Now I have 23 An Interest in Love -- again, out of twelve -- and I have no idea whether I should hope for a new Notebook or be afraid of one. Do I keep clicking and wait for something to make use of those 23 items? Do I wait for another Notebook so I can switch to Magic? Wait for a Notebook so I can save it in one of my three hand slots? (That's the only case I've found where I'd want to save a card, but note that it hasn't actually happened to me yet.)

There are several other elements in my list that claim to be collectible. For example, the Quiet Exhilaration says "Three of these, in combination with Memories of Play and Lightness of Heart, can lead to greater joys." And... beats me? Maybe it's already happened.

(It's very well to declare "The text is its own reward; just keep wandering and let the Circus happen to you." The game says as much. But it's not giving me new text any more; nothing new is happening; and there's nothing I can do to make anything new happen!)

So, overall, I can't call this thing a success. It feels like a system designed to be fun to write for; but the fun doesn't get transmitted to the player.

I see places in the engine where there's room for more. For example, I've collected two (out of more than 40) game elements that can be clicked at any time, leading directly to an out-of-turn encounter. Maybe more of them are supposed to be that way? All of them? It would be an obvious way to "cash in" your twelve whatevers -- click, reward, triumph. But in fact, neither example is used that way.

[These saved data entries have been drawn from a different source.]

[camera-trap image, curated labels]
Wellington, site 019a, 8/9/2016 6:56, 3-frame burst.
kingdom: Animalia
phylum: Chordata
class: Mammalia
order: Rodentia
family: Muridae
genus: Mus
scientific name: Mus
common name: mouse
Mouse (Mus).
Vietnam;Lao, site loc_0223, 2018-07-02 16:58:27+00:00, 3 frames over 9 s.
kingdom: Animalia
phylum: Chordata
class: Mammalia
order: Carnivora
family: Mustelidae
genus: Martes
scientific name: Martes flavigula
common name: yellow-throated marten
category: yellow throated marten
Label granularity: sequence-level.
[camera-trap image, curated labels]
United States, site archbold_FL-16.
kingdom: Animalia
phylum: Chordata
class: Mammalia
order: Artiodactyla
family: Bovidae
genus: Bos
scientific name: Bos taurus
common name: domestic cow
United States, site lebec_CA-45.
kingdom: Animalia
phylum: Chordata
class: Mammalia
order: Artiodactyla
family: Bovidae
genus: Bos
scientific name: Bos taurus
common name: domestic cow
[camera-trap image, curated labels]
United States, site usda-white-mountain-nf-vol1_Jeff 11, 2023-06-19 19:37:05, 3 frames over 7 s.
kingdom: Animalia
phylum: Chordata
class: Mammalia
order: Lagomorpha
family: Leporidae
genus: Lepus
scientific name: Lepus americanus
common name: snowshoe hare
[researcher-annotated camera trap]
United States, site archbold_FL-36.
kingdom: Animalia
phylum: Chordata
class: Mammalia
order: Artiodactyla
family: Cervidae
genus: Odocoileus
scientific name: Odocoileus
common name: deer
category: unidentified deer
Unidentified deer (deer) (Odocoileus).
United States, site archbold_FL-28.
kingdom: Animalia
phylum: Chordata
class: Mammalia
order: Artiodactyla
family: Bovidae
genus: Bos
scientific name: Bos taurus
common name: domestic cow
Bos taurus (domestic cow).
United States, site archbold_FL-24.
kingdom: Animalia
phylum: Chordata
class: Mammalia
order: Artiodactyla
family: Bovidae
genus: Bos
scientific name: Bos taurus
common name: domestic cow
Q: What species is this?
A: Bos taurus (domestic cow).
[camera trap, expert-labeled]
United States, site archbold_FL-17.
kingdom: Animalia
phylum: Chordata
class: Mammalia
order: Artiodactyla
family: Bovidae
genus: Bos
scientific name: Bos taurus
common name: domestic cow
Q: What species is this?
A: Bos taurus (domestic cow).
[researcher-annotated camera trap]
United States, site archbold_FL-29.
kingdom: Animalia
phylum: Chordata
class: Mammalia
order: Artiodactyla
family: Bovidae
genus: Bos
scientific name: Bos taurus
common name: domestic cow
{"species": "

It's most annoying to compare Night Circus's cards with the current wave of deck-building games. In Dominion et al, the cards are designed to give you something good in every hand. The hands are random, but they're based on your past choices in a directly obvious way. And then you get to decide how to play the hand. Worst case, you have the opportunity to choose something for future hands. The more you get, the more you can do. Call it grinding if you like, but the failing of The Night Circus is that it doesn't even offer grinding for a purpose.

(And now I will go read Emily Short's post on the game, to see if she has the same conclusions.) (Answer: not really, but I think she's framing it as "Echo Bazaar made simpler" whereas I'm trying to play it as a gamer.)